*Text for analysis*.
[Start of section]

By Byron Whitesides
August 17, 2008
I recently sent the following
email to my state representation, Senator Stedman and Representative
Johansen . I also forwarded it to Govenor Palin, and received
a response from her representative, Jerry Burnett, Administrative
Services Director, Alaska Department of Revenue.
My "complaint" to them was that the legislature has
taken the energy credit/resource rebate and turned it into a
PFD bonus, and in the process has left out many Alaskan who don't
qualify for the PFD this year for a multitude of reason.

[End of section]

*Dataset records*.
[Start of section]

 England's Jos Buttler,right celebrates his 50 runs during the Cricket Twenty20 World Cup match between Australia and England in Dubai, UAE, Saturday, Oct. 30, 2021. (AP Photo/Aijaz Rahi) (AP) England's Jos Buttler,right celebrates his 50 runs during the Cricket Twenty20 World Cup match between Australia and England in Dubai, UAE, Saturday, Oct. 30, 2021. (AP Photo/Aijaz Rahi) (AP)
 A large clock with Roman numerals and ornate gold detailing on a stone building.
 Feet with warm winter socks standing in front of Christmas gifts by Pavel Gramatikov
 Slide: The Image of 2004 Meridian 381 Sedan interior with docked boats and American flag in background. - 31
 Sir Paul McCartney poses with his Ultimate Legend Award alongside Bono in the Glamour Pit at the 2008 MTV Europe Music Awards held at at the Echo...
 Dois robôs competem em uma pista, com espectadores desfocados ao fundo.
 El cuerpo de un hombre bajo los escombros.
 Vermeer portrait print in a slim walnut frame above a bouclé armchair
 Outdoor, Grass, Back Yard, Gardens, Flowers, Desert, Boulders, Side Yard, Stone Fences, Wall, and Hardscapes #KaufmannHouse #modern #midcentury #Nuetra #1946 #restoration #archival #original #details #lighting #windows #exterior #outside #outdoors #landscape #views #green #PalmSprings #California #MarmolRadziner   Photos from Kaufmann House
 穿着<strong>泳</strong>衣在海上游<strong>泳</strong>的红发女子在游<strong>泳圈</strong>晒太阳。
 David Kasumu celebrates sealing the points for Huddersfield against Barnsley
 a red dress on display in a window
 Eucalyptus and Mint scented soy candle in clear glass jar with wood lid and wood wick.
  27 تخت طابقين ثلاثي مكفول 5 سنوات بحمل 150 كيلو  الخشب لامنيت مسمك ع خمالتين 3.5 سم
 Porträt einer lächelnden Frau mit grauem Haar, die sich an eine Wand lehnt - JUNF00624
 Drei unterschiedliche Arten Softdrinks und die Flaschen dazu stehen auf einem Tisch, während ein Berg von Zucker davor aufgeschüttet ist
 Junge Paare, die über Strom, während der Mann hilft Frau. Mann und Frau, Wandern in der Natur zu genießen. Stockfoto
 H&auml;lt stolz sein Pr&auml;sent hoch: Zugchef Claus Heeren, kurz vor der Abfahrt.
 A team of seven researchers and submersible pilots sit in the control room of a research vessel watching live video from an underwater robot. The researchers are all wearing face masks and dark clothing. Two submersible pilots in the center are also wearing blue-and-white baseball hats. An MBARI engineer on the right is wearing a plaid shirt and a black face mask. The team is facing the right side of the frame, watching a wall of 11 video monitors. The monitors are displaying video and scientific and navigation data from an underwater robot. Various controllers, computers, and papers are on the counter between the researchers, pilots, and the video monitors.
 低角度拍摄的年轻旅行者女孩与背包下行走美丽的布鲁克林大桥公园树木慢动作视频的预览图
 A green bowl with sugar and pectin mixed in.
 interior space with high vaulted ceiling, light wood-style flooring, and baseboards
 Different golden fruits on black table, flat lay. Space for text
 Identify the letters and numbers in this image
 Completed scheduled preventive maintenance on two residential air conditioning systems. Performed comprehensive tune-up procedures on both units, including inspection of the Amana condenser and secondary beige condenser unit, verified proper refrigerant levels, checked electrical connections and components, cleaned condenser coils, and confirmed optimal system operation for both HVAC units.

[End of section]

*Tasks to complete*.
A. List every person named in the piece about the Alaska energy rebate.
B. Pick up the piece about the Alaska energy rebate after its final sentence and continue writing it.

*Answers for the exercise*.
A. Byron Whitesides, Senator Stedman, Representative Johansen, Palin, Jerry Burnett

B.
As I understood, this was supposed to help Alaskan's with the
high cost of energy here. I just read a few days ago, that the
average price of fuel is $0.85 per gallon more than the lower
48, and we all know it is much higher in the remote areas of
In the last few days, I have been made aware of 7 persons in
my small group of family and associates, who will not receive
this energy credit because it has been tied to the PFD. I feel
that this is an injustice that can not be allowed, and urge you
all to contact your state representation and governors office
and complain about this. Why should PFD recipients who live
in the lower 48 receive this energy credit while bona fide Alaska
residents don't? This was to help Alaskan's who have the highest
cost of living in the USA. This money needs to be spent here
in Alaska helping Alaskans and Alaskan businesses who are really
hurting trying to cope with the outrageous cost of fuel which
has increased the costs of all goods and services and strained
many households to the breaking point.
Here are the reasons I was given for the legislature to attach
this energy credit to the PFD.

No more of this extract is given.